> _Exercise details_:
Pictures aside, output each record exactly.
::::
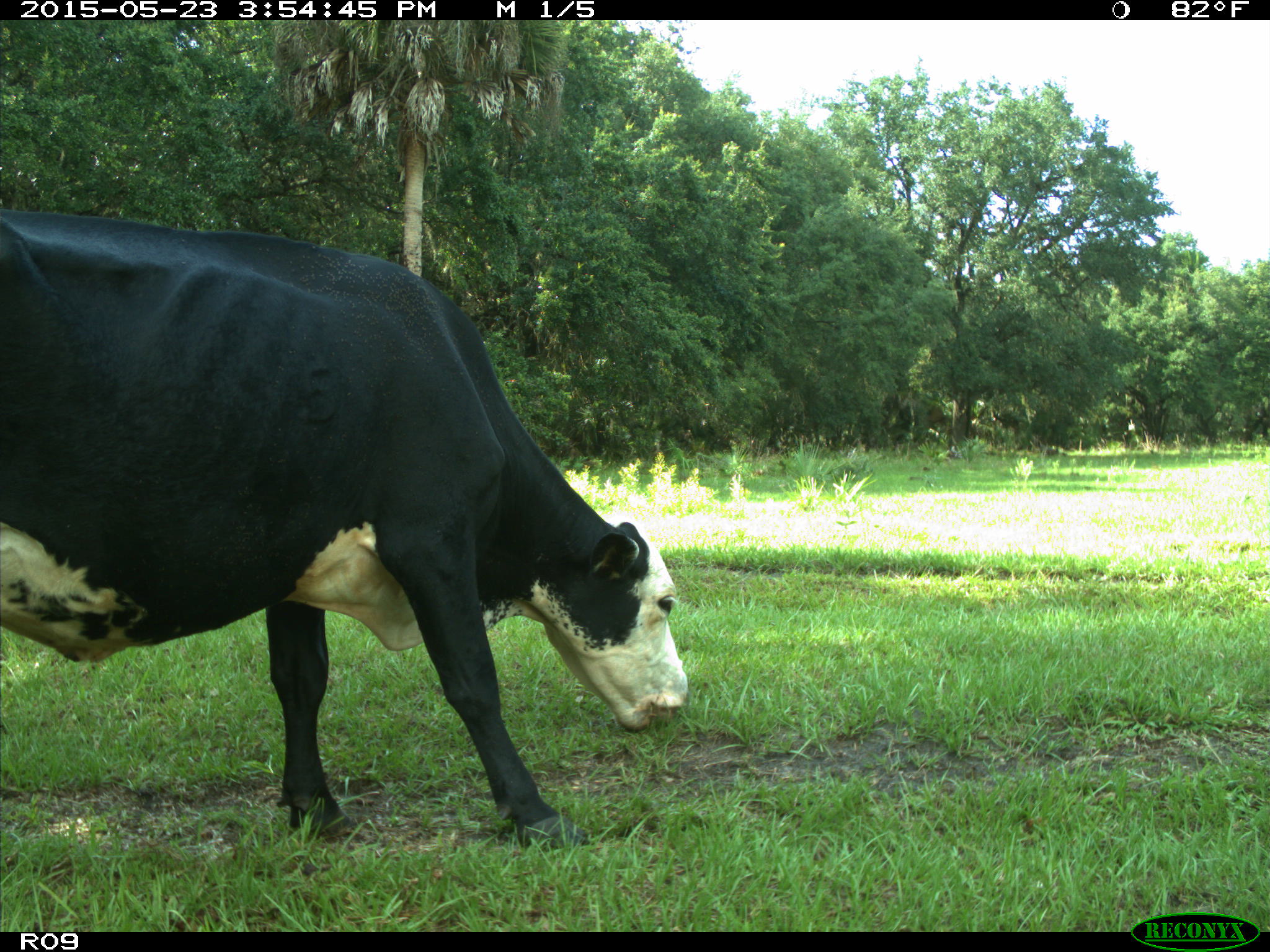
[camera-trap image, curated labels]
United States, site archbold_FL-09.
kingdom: Animalia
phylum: Chordata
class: Mammalia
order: Artiodactyla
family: Bovidae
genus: Bos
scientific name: Bos taurus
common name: domestic cow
Bos taurus (domestic cow).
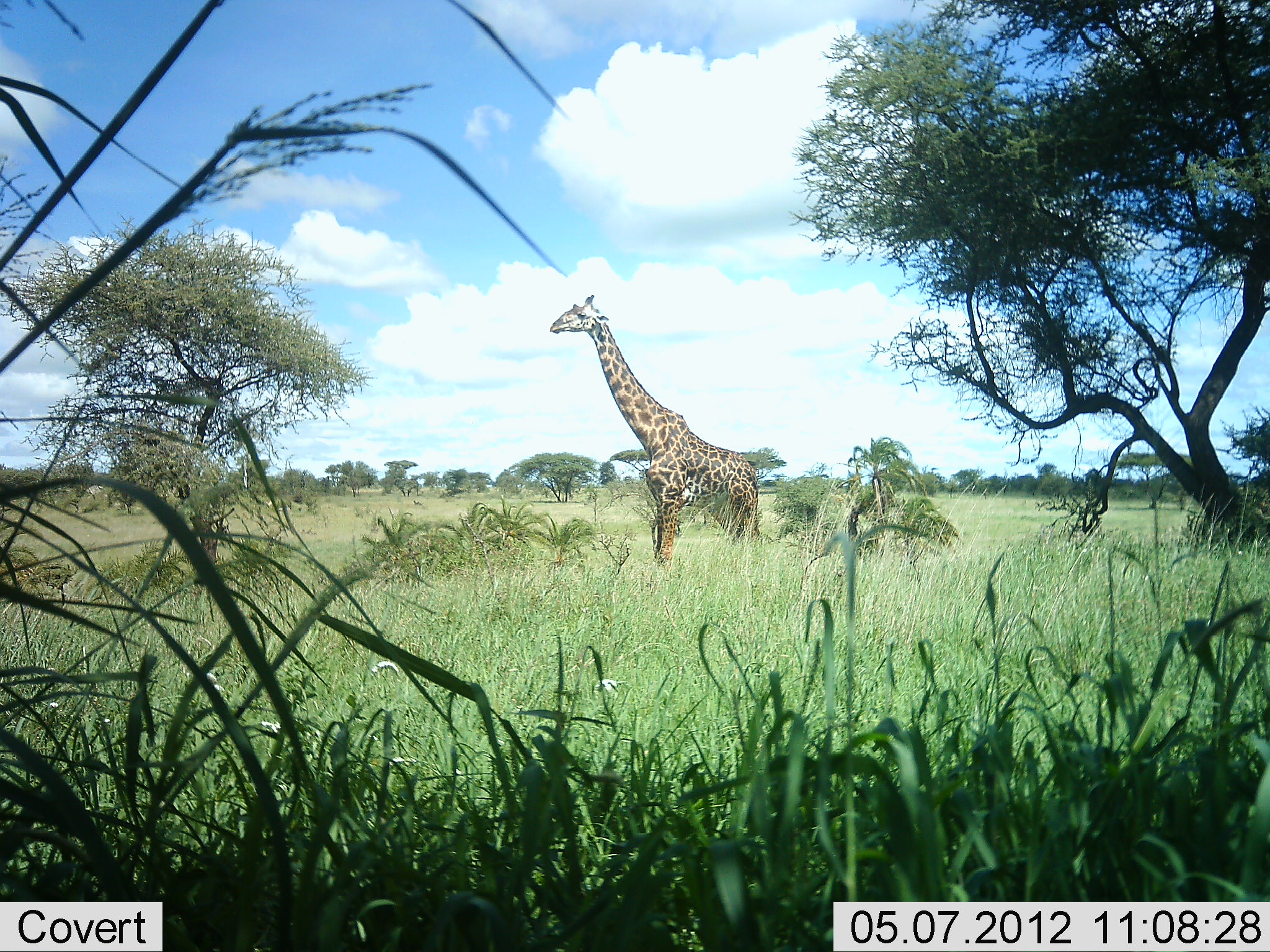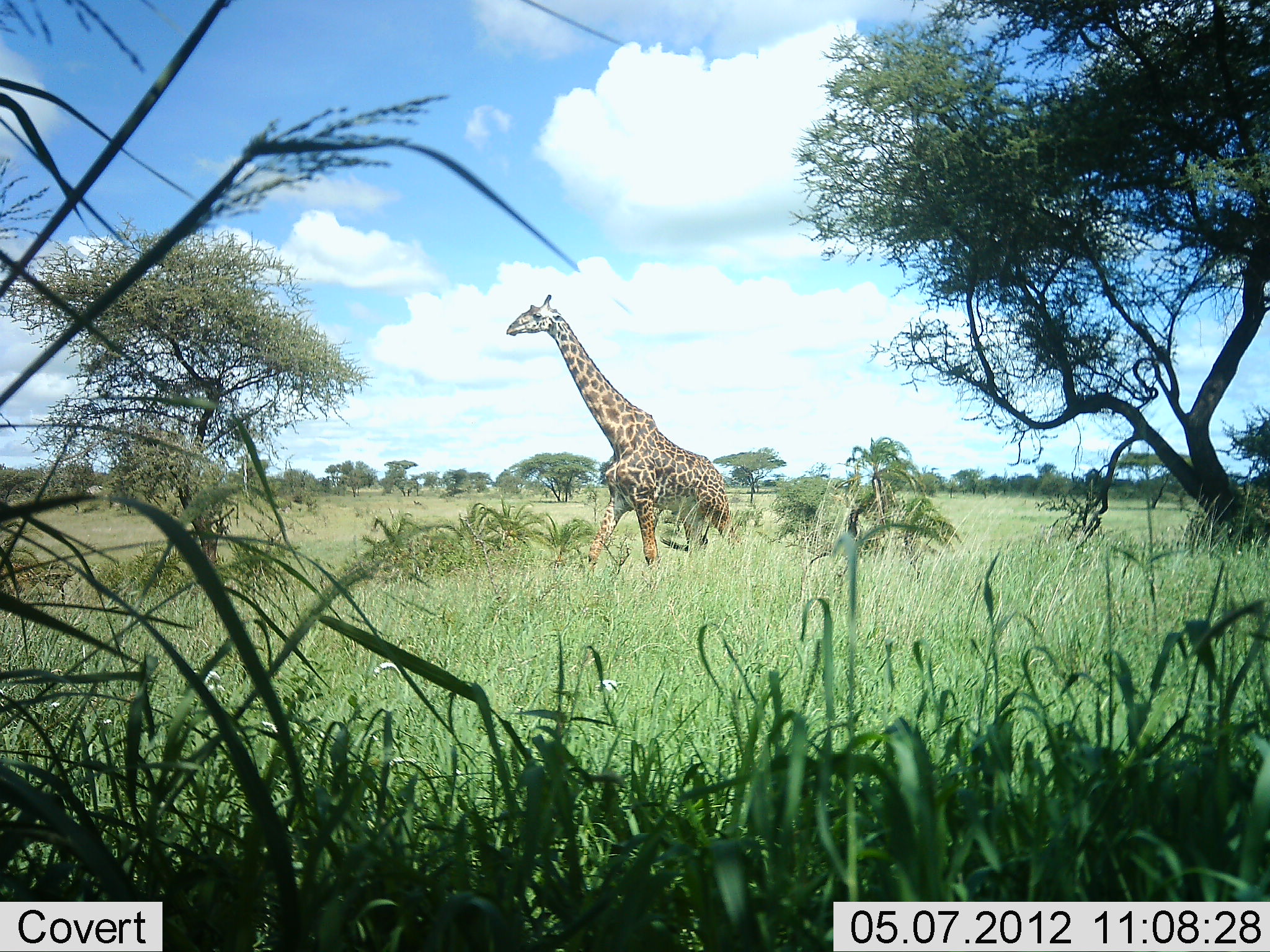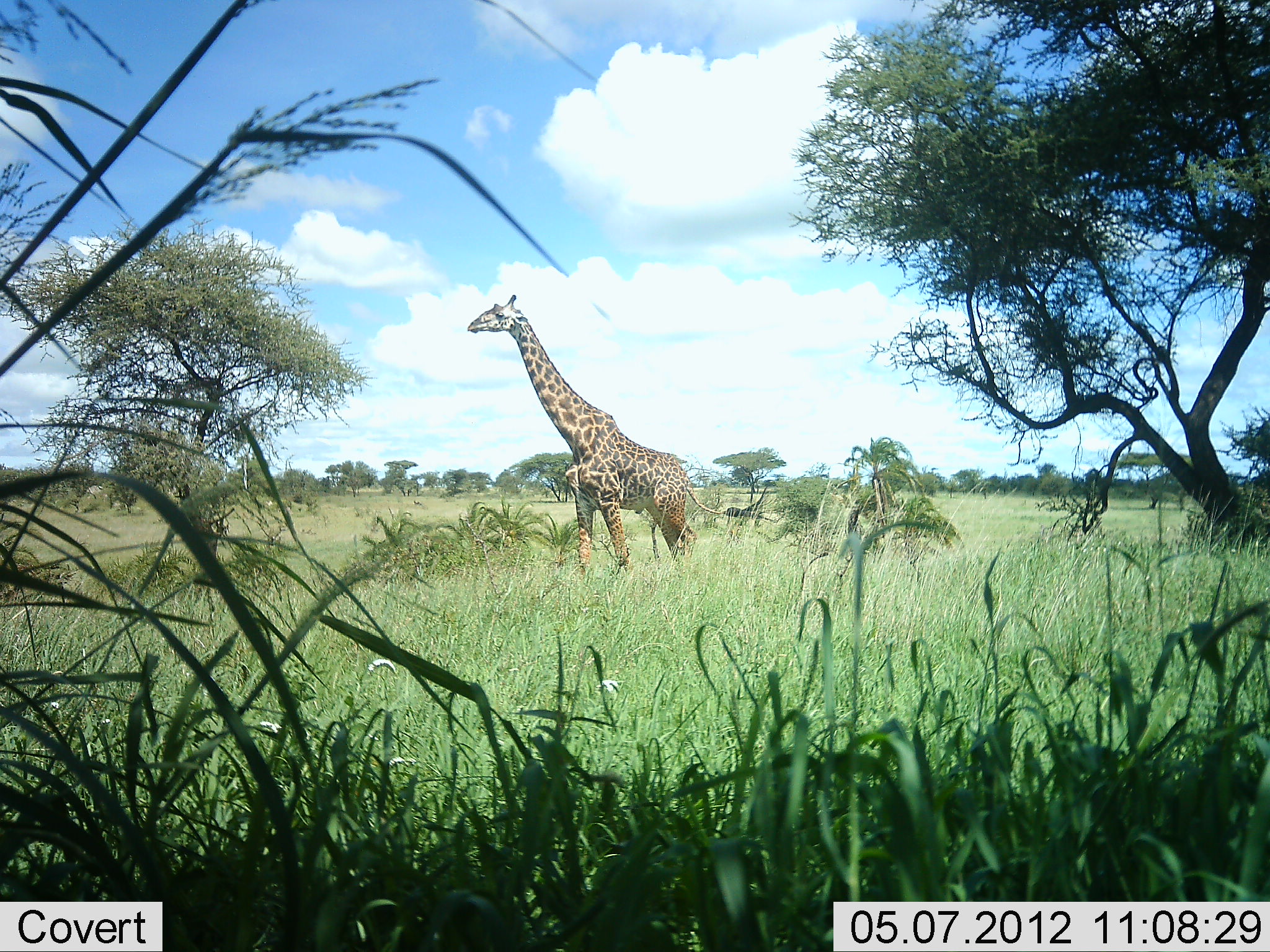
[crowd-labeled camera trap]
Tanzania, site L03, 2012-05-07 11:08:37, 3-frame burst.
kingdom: Animalia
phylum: Chordata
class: Mammalia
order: Artiodactyla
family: Giraffidae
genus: Giraffa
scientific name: Giraffa camelopardalis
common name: giraffe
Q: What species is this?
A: Giraffe (Giraffa camelopardalis).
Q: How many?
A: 1.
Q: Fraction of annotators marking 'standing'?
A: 4%.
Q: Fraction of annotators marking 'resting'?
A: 0%.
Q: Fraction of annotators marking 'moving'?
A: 100%.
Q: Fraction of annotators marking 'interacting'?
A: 0%.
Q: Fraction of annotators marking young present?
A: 0%.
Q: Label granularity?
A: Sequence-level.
::::
> _Response box_:
[camera-trap image, curated labels]
United States, site archbold_FL-09.
kingdom: Animalia
phylum: Chordata
class: Mammalia
order: Artiodactyla
family: Bovidae
genus: Bos
scientific name: Bos taurus
common name: domestic cow
Bos taurus (domestic cow).
[crowd-labeled camera trap]
Tanzania, site L03, 2012-05-07 11:08:37, 3-frame burst.
kingdom: Animalia
phylum: Chordata
class: Mammalia
order: Artiodactyla
family: Giraffidae
genus: Giraffa
scientific name: Giraffa camelopardalis
common name: giraffe
Q: What species is this?
A: Giraffe (Giraffa camelopardalis).
Q: How many?
A: 1.
Q: Fraction of annotators marking 'standing'?
A: 4%.
Q: Fraction of annotators marking 'resting'?
A: 0%.
Q: Fraction of annotators marking 'moving'?
A: 100%.
Q: Fraction of annotators marking 'interacting'?
A: 0%.
Q: Fraction of annotators marking young present?
A: 0%.
Q: Label granularity?
A: Sequence-level.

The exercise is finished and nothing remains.